Comment se faire rapidement connaitre du grand public quand on est musicien? Certains emploient des méthodes originales, d’autres la méthode choc, comme par exemple un clip vidéo ultra-violent.

C’est le cas du groupe français d’électro Justice et leur titre controversé Stress qui alimente la polémique depuis sa sortie au début du mois de mai, pour des raisons de décence je ne montrerai ici qu’une simple capture d’écran tirée du clip. La version complète et animée relate la journée d’une bande d’adolescents des banlieues en mal d’agressions et de destructions gratuites, contradiction évidente avec le nom du groupe.
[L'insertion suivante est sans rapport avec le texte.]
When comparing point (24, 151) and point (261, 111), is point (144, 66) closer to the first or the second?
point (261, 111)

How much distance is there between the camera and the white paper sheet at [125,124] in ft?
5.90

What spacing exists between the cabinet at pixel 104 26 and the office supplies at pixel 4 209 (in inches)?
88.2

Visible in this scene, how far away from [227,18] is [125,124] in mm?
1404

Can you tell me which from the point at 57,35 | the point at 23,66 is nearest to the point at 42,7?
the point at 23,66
La croix noire en contre-plongée cousue sur le dos des casseurs n’a pas été choisie par hasard, le symbole de la chrétienté est également le logo officiel du groupe. Représentation religieuse par excellence, son savant mélange avec le terme « justice » est une polémique à lui tout seul.

Voilà pour l’image. Du côté de la musique c’est une toute autre histoire, Justice entre tout droit dans une brèche laissée béante depuis que leurs compatriotes gaulois les Daft Punk sont aux abonnés absents. Leur style heureusement quelque peu différent plaira certainement à tous les amateurs de bonne musique électronique.

Pour se faire une idée, voici un petit extrait de Stress, à ne pas mettre entre toutes les mains.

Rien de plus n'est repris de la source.